Additions of solar photovoltaic generating capacity in 27 EU member states in 2012 (Credit: Siemens)
A recent study of the electrical power producing systems across Europe conducted by Siemens AG shows that there is a significant potential for optimization, and especially so in connection with plans to increase renewable power generation from solar and wind sources. If planned wind farms were to be moved north, to windier locations, and solar plants to be built in the Southern Europe, some €45 billion (approximately $58 billion) of investment could be saved by 2030.
This figure already includes the associated extension of the power grid. As a comparison: around €10 billion were invested in new solar and wind power generating installations in Germany in 2012. “In Europe, just the new photovoltaic capacity alone to be built by 2030 amounts to about 138 gigawatts. If these facilities were erected at the sunniest sites, we could save 39 gigawatts of solar equipment – for the same power yield. The choice of site is crucial to the efficiency and economy of wind power, as well,” notes Michael Süß, member of the Corporate Executive Committee of Siemens AG and CEO of Siemens’ Energy Sector, against the backdrop of the 1st European Energy Congress in Brussels.
Shift of planned solar PV and wind power installations (Credit: Siemens)
In an ongoing study, Siemens is working in cooperation with the Technical University of Munich to examine energy systems worldwide with the aim of ascertaining their utilization rate of resources, reliability of supply, sustainability and cost-efficiency. Based on the realization that billions are being wasted every year as a result of inefficiencies in worldwide energy systems and markets, the study intends to precisely identify and quantify these losses, and to propose solutions. Siemens will present its findings at the world’s most important energy gathering, the World Energy Congress (WEC), to be held in Daegu, South Korea in October 2013. Siemens has spotlighted four main levers for optimizing energy systems worldwide that can be more or less effective depending on the regional characteristics of the power grids and the power plant fleet:
- Local optimization of renewable power installations: This means exploiting regional power generation potentials to the full, and involves finding the best sites for solar installations, hydropower storage facilities and wind power farms, and expanding the grids to match.
- Enhancing the efficiency of the power system as a whole: For instance, the average efficiency of coal-fired power plants in Europe is only 38 percent, whereas modern plants can reach up to 46 percent. Installing more efficient electrical equipment in industry and households would cut CO2 emissions and costs even further.

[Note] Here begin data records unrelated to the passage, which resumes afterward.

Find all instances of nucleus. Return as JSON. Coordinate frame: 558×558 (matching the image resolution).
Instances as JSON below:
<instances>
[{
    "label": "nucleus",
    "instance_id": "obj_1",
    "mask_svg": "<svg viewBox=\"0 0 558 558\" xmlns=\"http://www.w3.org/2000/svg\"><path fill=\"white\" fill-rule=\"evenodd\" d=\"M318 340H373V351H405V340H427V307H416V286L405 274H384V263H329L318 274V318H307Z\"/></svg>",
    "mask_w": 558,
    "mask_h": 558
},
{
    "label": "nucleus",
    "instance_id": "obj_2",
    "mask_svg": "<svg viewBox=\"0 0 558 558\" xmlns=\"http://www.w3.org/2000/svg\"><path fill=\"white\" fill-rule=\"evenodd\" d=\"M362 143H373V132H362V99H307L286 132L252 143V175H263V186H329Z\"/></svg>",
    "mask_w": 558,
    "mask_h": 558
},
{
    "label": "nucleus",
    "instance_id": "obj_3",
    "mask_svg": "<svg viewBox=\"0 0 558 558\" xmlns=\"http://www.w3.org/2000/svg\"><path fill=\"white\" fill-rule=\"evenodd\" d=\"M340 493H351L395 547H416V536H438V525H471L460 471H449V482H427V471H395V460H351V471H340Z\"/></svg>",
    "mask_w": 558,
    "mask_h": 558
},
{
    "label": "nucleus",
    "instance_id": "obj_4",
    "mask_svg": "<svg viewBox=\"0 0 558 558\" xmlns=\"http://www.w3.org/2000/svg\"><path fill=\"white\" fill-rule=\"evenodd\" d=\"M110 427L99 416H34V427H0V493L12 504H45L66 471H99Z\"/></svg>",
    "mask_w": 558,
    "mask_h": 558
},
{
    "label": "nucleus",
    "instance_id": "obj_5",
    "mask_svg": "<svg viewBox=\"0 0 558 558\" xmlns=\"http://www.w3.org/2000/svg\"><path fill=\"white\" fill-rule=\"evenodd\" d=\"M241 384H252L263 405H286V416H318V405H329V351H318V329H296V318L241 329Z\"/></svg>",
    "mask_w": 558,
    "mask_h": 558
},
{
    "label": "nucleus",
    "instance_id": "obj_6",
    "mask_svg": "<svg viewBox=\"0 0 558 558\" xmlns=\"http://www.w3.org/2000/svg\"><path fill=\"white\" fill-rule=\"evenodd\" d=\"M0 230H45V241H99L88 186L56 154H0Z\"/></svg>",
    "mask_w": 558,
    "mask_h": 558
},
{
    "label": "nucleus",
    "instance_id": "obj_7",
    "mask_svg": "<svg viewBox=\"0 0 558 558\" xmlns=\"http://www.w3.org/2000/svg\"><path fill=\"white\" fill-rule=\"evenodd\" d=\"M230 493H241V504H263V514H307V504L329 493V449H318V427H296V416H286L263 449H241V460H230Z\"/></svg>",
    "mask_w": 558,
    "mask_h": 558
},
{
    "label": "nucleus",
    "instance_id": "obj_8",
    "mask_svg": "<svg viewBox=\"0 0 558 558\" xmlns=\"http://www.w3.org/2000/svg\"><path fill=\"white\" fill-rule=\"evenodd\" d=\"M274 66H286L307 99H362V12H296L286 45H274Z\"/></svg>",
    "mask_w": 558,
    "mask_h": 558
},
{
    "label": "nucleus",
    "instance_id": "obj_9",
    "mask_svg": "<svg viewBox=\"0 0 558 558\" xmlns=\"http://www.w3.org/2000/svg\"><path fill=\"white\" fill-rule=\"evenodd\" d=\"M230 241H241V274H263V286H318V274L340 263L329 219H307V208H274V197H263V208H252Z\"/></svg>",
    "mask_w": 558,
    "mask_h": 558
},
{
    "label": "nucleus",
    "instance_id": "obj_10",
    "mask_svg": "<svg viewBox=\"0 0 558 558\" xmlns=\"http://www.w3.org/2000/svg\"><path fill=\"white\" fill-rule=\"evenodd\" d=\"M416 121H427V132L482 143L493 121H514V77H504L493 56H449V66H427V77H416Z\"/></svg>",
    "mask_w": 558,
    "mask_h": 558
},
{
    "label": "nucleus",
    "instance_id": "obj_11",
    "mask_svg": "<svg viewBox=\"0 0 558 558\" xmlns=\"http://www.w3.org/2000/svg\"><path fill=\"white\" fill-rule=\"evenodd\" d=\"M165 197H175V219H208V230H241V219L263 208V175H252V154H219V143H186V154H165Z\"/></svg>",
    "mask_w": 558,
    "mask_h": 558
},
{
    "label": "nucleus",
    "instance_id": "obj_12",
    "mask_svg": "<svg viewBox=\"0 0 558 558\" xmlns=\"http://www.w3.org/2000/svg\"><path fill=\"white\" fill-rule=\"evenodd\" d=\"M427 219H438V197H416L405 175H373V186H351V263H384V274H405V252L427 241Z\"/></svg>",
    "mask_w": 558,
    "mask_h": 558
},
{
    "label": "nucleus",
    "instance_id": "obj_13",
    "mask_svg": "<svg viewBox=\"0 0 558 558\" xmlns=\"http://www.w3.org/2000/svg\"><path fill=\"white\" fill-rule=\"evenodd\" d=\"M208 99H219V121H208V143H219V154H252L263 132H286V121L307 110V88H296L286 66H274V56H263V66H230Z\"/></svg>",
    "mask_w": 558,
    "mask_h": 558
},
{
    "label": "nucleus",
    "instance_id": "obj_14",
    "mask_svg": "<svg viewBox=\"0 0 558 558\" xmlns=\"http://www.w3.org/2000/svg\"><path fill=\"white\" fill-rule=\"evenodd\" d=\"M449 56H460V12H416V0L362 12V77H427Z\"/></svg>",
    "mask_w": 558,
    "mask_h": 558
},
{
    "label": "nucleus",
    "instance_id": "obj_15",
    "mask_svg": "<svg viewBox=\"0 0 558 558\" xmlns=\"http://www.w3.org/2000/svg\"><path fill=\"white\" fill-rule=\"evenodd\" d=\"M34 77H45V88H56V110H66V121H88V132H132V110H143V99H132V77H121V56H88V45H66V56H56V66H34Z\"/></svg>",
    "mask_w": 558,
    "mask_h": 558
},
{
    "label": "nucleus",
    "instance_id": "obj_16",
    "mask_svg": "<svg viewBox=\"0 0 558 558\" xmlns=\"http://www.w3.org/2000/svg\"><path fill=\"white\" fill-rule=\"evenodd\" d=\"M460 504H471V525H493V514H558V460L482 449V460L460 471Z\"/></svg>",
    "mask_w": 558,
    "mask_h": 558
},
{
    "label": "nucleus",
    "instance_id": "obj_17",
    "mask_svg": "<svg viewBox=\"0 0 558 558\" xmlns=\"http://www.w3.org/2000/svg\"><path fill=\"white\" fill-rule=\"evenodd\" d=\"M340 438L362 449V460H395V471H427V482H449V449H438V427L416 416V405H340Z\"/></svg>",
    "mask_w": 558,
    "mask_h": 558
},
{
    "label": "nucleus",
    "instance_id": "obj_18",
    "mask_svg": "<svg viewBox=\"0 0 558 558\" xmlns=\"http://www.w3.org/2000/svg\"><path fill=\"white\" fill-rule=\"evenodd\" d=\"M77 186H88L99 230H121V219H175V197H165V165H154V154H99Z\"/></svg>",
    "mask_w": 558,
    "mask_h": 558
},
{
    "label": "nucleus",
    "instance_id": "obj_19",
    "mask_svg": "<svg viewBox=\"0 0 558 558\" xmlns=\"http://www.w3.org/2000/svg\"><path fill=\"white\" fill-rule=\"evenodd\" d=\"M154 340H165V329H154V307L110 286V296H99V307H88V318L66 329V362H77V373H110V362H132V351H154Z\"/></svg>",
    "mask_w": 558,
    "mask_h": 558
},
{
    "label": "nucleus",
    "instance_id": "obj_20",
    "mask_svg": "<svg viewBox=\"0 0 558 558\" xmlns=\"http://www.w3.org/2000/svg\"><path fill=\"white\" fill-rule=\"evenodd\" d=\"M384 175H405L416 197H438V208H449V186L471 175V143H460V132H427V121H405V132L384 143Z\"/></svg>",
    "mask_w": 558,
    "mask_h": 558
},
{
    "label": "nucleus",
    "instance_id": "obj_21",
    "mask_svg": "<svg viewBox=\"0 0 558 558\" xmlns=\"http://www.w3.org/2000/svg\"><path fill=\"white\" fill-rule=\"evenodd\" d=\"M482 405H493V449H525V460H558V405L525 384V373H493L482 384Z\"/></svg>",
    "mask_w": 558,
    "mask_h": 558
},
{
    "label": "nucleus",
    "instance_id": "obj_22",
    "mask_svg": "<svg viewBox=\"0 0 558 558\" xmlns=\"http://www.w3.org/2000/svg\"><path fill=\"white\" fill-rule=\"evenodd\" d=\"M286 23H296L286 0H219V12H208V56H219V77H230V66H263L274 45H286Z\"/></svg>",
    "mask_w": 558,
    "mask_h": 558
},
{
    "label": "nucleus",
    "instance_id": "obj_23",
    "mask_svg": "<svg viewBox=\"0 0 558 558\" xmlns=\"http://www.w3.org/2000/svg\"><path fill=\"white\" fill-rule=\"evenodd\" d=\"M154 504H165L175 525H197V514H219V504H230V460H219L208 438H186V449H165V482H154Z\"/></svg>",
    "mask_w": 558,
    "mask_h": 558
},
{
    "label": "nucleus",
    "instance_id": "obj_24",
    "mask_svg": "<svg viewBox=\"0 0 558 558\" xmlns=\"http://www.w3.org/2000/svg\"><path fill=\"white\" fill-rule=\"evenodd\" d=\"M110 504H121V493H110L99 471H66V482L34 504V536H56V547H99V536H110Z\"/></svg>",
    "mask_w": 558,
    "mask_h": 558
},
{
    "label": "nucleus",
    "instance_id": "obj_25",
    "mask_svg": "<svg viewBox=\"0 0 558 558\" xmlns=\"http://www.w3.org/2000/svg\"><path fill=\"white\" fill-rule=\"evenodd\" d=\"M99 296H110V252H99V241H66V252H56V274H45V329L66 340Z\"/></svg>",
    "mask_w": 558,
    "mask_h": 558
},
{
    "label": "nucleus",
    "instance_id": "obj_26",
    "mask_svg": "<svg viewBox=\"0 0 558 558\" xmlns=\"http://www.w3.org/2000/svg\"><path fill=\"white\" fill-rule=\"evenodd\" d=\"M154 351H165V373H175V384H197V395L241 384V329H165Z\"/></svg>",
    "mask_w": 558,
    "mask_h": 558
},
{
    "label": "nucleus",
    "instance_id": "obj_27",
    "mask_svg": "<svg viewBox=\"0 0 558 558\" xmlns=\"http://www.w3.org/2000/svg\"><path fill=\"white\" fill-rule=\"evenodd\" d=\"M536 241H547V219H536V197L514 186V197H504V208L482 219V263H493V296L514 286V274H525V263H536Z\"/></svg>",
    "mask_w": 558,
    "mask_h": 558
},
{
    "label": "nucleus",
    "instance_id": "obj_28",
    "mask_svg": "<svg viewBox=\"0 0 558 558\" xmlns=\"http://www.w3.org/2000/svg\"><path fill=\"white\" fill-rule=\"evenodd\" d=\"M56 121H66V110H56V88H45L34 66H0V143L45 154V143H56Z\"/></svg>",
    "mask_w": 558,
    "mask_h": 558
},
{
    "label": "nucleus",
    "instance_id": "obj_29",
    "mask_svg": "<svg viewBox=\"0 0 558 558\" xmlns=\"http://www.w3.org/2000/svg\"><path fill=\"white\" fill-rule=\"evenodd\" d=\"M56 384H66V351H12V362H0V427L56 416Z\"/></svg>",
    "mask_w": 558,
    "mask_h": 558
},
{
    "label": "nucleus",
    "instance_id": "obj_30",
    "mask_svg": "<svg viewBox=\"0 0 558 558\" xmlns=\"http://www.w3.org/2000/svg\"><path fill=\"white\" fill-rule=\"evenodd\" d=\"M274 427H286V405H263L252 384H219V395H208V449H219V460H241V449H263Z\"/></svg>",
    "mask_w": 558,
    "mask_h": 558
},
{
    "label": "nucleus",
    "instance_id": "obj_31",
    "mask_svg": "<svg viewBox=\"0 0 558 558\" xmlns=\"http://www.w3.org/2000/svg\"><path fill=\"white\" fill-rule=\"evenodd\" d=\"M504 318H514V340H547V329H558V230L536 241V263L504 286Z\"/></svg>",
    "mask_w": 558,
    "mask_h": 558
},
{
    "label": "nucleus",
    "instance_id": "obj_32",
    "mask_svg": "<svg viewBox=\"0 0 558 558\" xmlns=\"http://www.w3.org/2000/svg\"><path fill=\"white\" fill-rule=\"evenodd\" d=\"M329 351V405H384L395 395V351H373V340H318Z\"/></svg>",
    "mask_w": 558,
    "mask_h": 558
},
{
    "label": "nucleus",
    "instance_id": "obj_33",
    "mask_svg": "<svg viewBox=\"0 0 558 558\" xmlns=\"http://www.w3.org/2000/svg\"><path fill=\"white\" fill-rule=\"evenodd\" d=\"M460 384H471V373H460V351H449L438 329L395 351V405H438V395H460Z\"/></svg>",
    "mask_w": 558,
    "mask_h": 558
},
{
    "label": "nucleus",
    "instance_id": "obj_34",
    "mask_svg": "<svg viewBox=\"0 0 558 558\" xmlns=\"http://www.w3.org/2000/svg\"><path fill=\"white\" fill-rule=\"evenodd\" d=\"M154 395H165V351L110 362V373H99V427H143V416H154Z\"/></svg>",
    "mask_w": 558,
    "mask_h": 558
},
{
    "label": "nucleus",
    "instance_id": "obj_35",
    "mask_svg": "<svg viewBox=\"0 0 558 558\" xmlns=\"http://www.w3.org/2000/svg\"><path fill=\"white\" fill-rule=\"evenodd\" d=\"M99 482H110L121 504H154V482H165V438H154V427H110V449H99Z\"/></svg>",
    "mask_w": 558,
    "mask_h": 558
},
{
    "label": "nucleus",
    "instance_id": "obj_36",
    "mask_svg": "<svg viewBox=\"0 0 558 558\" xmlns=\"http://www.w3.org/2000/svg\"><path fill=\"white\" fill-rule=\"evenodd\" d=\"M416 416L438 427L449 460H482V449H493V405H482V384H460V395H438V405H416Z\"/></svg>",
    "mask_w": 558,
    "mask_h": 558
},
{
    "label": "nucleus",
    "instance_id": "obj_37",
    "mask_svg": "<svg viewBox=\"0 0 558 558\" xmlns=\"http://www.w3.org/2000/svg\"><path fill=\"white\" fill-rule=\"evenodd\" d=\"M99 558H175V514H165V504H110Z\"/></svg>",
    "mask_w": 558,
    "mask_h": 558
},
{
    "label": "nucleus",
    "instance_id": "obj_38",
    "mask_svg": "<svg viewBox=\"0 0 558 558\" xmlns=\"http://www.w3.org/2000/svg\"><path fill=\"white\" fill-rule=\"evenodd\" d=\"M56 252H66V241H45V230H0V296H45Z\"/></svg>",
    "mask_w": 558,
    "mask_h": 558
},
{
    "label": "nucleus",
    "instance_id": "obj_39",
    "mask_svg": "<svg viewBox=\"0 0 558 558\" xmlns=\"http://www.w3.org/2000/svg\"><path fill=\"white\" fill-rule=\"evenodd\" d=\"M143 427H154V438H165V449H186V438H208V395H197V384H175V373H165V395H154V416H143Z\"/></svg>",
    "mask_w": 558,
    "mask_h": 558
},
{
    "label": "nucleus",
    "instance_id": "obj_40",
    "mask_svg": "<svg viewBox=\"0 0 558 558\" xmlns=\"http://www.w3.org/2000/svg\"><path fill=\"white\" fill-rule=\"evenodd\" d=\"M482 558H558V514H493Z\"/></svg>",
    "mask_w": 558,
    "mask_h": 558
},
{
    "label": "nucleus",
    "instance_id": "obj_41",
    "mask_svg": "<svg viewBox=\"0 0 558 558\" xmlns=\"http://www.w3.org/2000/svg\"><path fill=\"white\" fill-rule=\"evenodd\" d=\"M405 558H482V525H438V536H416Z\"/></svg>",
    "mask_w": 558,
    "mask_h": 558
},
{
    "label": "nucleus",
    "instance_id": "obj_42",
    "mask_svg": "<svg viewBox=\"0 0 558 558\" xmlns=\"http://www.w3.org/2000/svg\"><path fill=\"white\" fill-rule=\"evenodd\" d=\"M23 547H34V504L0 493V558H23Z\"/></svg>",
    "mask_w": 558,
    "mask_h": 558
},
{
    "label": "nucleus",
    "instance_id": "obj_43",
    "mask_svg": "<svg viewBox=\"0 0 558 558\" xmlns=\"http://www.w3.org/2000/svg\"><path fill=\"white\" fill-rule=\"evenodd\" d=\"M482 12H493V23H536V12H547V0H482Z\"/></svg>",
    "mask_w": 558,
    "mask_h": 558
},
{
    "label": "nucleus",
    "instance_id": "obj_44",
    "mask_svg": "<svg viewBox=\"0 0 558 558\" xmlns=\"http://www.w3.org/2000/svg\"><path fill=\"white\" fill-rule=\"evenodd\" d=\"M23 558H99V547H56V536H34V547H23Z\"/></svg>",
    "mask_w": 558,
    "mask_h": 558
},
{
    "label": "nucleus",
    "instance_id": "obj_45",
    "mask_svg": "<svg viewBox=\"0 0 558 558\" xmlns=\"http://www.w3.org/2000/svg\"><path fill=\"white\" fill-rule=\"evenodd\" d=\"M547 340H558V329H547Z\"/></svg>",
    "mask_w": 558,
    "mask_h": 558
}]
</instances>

- Improvements in the power plant mix: Switching from coal fuel to gas-fired power plants would considerably reduce the volumes of carbon dioxide emitted by conventional power generation. This alone implies an annual CO2 savings potential of 365 million tons in Europe. That is equivalent to half of all emissions in Germany.
- More use of electric power for energy needs: Instead of generating power locally at low efficiency and burning oil and natural gas to heat buildings, power could be generated more efficiently in large-scale power plants, and high-efficiency electrical heating systems could be used in thermally insulated houses – at least in regions with broad-scale power grid coverage.
Energy systems around the world vary broadly owing to their regional conditions, and are constantly changing. Norway, for instance, thanks to its favorable topology, can rely almost exclusively on hydropower. At the same time it is a major producer of natural gas, most of which it exports. By contrast, very little of its abundant hydropower is presently exported via long-distance transmission lines, despite the great demand for imbalance (i.e. balancing) energy in many countries of Europe.
Looking to the future, Great Britain and Germany have opted for large-scale use of renewable energy resources for their power systems. The UK intends to expand its offshore wind power capacity to meet one quarter of its power demand by 2020, while in Germany wind power’s share is to rise to 15 percent by 2030. Germany wants to generate 80 percent of its power from renewable sources by 2050. Wide fluctuations in power generation due to changing weather conditions thus dictate that large-scale energy storage or high-capacity exchange arrangements with other countries be in place.
The United States is currently experiencing an unprecedented natural gas boom because the high-pace exploitation of non-conventional deposits is making local natural gas up to two-thirds cheaper than in Europe. Gas-fired power plants are thus set to play a major role in U.S. power generation in the future. The U.S. may even be on its way to changing from one of the biggest importers to one of the biggest exporters of fossil fuels. In Asia, by contrast, due to the already high and still growing demand for energy and because of the region’s strong dependence on imports, natural gas is currently about five times as expensive as in the U.S. In its study, Siemens is examining these regional situations with allowance for predicted future developments, and identifying the implications for neighboring energy markets. One of the aims is to determine what approaches are most suitable from national and global economic perspectives for creating reliable and sustainable energy systems with high efficiency but still at affordable power prices.
Further interim findings are to be presented and discussed on June 4 in Moscow, on July 9 in Juno Beach, Florida, on August 1 in Beijing and on September 4 in Abu Dhabi. A preliminary overall analysis is to be presented in Daegu, South Korea, on October 15.